Case Reports in Gastroenterology | 2008
Vassilios Papanikolaou; Dimitrios Giakoustidis; Paraskevi Margari; N. Ouzounidis; Nikolaos Antoniadis; Alexander Giakoustidis; Dimitrios Kardasis; Dimitrios Takoudas
We present a case of bilateral Morgagni hernia in a 68-year-old male with an intermittent history of progressive onset of breath shortness and occasional cardiac arrhythmias. Diagnosis was made by clinical examination and the findings in a plain chest radiograph and was confirmed by computed tomography scan. The patient was operated electively and subjected to a transabdominal approach.
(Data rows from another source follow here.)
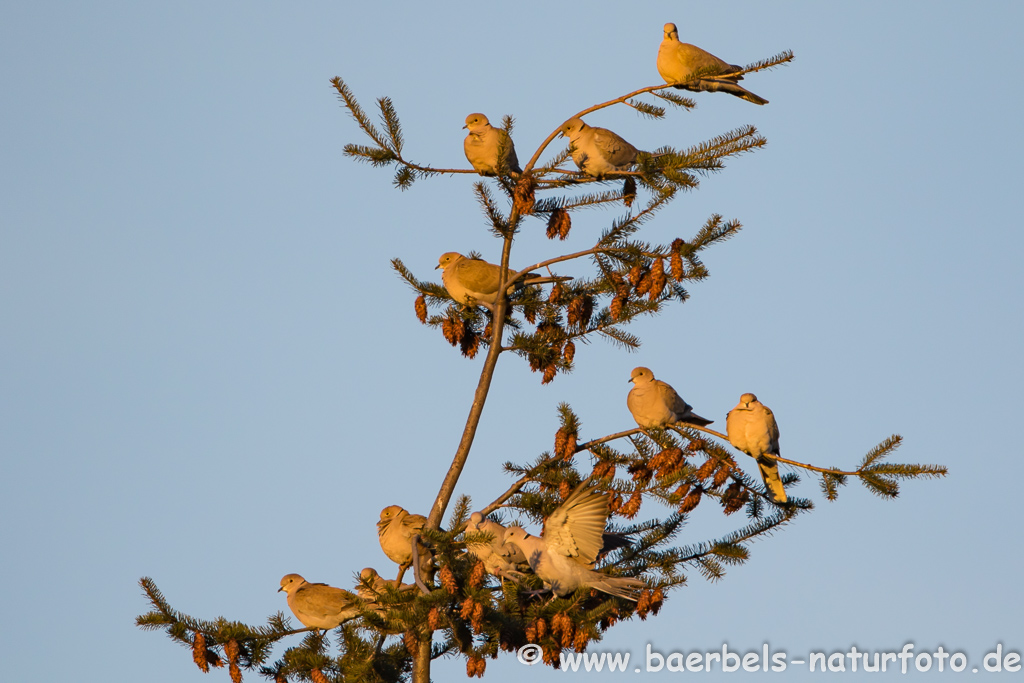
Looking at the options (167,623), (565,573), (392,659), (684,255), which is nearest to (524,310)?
(684,255)

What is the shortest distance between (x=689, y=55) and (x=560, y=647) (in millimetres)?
3771

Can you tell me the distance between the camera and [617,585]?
20.3 ft

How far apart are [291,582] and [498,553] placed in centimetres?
185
A bilateral subcostal incision revealed a large right side anterior diaphragmatic defect with a hernia containing the ascending colon, the majority of the transverse colon and a huge amount of omentum. Also a second smaller defect was found on the left side with no hernia inside. After large bowel and omentum had been taken down to the peritoneal cavity, both defects were primarily closed using interrupted nylon sutures without the use of a mesh. The patient recovered very well, had an uneventful postoperative course and was released on the 5th postoperative day. 15-month follow-up failed to reveal any signs of recurrence.